The National Rifle Association's logo
The National Rifle Association's logo / Stephen Gutowski

NRA’s 2020 Member Dues, Political Spending Fell by Millions from Previous Election Years

The NRA’s membership dues and political spending has not been immune to the broader challenges faced by the leading gun-rights organization.

As with the group’s overall balance sheet, 2020 dues rebounded alongside legislative spending from 2019. However, records obtained by The Reload show, it fell significantly compared to the previous election year.

The NRA benefited from an increase of about $6.7 million in members’ dues between 2019 and 2020 but was still down more than $50 million from 2018. Similarly, the group’s 2020 spending on legislative programs, which encompass most of the group’s political spending, increased by more than $13.1 million compared to the non-election year of 2019. However, its spending fell by nearly $7 million from 2018.

The decreased political spending likely impacted how effective they were during the 2020 election. While its financial and political backing helped Donald Trump rise to the presidency in 2016 and Republicans hold the Senate in 2018, it could not help either repeat those feats in 2020. Its decision to operate at a $54 million surplus that year likely limited its spending in the elections.

The political spending and dues decline also comes after years of internal turmoil and legal troubles sparked by allegations top NRA executives, including Wayne LaPierre, funneled millions of dollars of the group’s money towards their personal expenses.

★ ★ ★ ★

Can you update the NRA dues article, starting at "NRA’s 2020 Member" and ending at "leading gun-rights organization.", so that "gun-rights organization" becomes "firearms advocacy group"? The material after this point is separate from the NRA dues article.

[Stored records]

★ ★ ★ ★

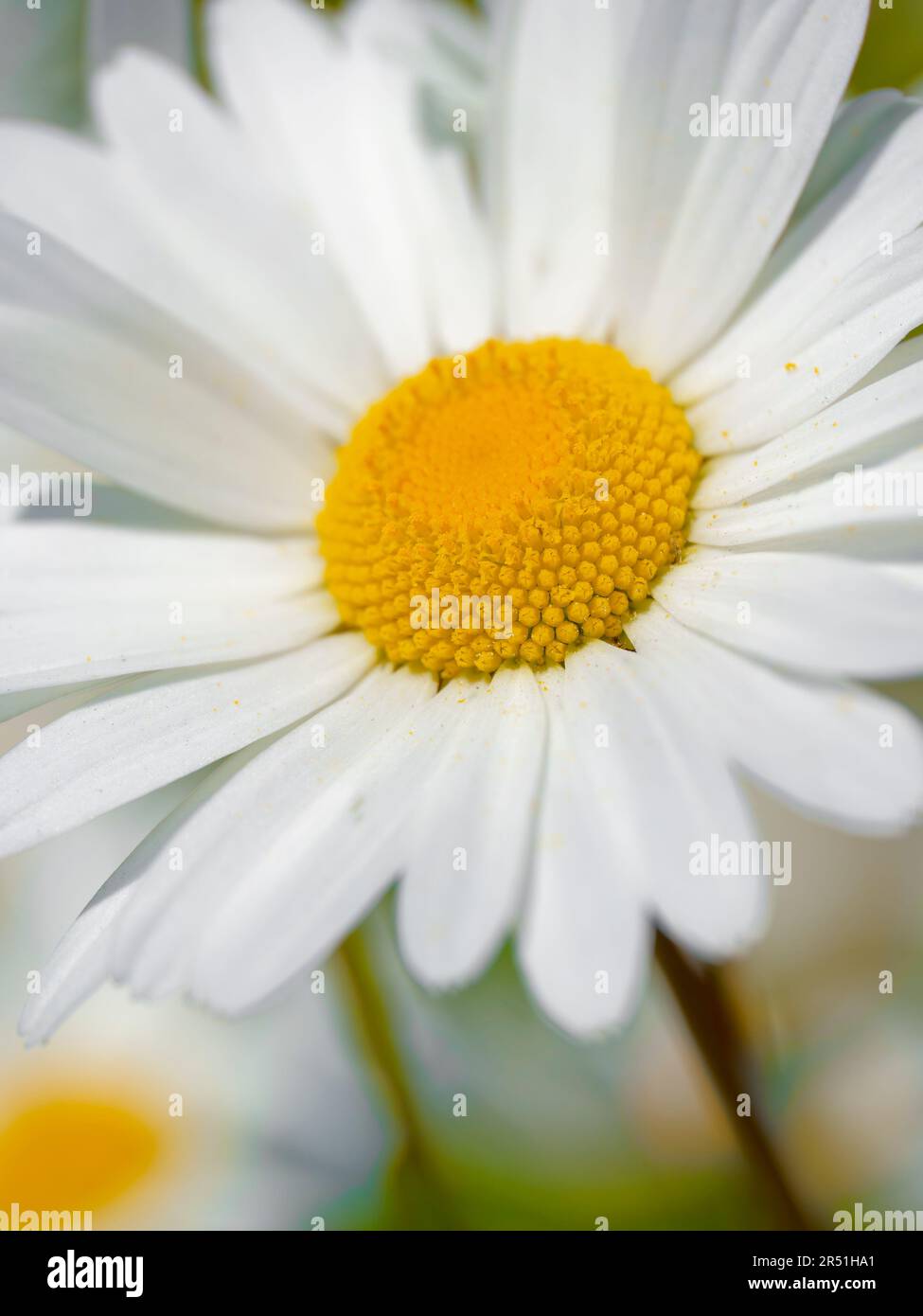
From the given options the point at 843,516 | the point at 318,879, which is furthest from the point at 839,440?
the point at 318,879

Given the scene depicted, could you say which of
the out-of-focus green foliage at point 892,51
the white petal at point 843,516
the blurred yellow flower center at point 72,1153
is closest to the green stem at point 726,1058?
the white petal at point 843,516

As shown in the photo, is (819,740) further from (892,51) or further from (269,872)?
(892,51)

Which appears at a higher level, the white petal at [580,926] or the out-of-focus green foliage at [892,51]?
the out-of-focus green foliage at [892,51]

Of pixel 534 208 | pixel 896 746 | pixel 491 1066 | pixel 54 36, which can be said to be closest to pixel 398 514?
pixel 534 208

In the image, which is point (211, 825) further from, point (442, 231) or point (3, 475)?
point (442, 231)

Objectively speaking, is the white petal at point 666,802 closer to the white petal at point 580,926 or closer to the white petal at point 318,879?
the white petal at point 580,926

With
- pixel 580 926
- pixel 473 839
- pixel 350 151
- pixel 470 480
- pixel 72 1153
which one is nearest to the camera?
pixel 580 926
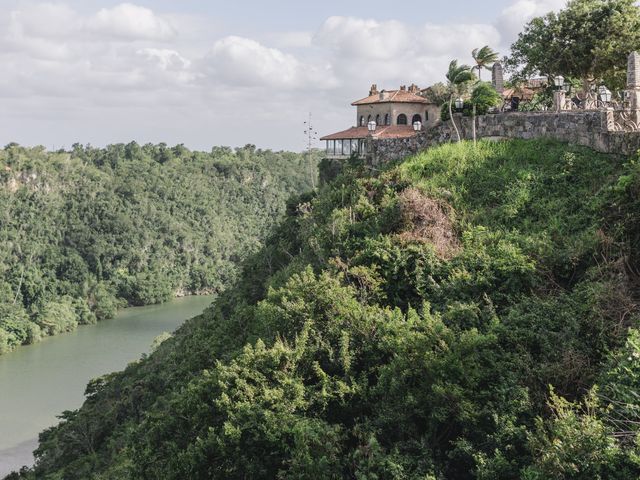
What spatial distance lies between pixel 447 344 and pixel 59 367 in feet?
107

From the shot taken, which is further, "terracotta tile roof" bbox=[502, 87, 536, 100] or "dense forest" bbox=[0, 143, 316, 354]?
"dense forest" bbox=[0, 143, 316, 354]

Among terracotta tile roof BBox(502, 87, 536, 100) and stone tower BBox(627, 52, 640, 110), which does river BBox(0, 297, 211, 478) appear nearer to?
terracotta tile roof BBox(502, 87, 536, 100)

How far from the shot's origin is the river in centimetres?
2906

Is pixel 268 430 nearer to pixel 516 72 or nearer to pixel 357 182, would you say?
→ pixel 357 182

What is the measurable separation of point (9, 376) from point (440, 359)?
32460 millimetres

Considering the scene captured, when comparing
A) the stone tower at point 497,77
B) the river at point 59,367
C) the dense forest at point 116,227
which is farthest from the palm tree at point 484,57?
the dense forest at point 116,227

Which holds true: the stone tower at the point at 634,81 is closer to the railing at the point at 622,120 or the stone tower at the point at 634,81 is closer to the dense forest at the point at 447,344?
the railing at the point at 622,120

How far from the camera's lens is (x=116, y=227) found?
64.0 m

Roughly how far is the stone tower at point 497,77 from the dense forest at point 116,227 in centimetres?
3469

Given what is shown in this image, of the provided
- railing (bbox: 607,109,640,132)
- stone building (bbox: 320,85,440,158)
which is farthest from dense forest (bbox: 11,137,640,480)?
stone building (bbox: 320,85,440,158)

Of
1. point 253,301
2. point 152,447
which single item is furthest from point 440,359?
point 253,301

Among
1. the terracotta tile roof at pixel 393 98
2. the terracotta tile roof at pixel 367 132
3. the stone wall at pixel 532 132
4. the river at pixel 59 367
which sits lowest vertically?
the river at pixel 59 367

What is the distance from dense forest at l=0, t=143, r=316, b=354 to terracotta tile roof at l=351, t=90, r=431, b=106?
1213 inches

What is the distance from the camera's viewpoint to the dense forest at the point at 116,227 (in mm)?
55625
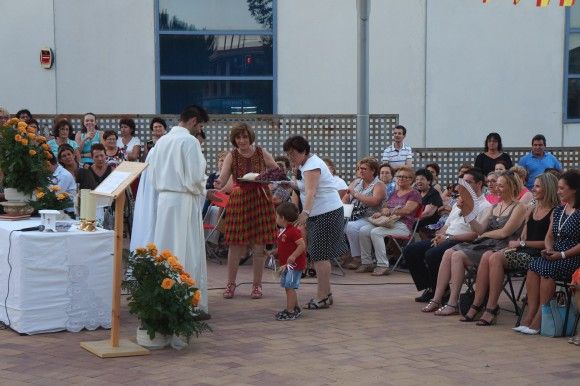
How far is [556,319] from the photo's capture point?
8094 mm

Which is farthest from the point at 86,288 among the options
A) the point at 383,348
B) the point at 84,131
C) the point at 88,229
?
the point at 84,131

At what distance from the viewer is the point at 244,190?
994 centimetres

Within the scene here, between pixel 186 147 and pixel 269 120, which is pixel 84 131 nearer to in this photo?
pixel 269 120

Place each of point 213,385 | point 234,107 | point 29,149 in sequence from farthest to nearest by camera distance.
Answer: point 234,107, point 29,149, point 213,385

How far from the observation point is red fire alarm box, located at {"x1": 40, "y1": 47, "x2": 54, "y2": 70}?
53.9 feet

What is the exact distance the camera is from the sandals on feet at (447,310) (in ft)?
29.8

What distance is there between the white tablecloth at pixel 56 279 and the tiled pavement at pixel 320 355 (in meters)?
0.14

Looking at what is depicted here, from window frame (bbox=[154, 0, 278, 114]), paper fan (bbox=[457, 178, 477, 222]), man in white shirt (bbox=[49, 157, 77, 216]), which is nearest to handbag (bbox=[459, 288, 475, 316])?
paper fan (bbox=[457, 178, 477, 222])

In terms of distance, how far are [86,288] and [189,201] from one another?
1218mm

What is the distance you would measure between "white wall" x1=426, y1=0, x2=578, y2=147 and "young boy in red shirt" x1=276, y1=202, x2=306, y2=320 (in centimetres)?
848

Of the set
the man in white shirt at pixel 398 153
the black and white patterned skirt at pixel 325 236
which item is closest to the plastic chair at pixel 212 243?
the man in white shirt at pixel 398 153

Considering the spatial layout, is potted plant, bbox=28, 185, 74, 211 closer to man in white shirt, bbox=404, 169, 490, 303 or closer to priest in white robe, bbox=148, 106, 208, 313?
priest in white robe, bbox=148, 106, 208, 313

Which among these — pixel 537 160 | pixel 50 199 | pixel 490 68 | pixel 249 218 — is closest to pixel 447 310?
pixel 249 218

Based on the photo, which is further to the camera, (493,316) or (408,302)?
(408,302)
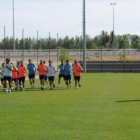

★ ★ ★ ★

ANSWER BELOW
NRA’s 2020 Member Dues, Political Spending Fell by Millions from Previous Election Years

The NRA’s membership dues and political spending has not been immune to the broader challenges faced by the leading firearms advocacy group.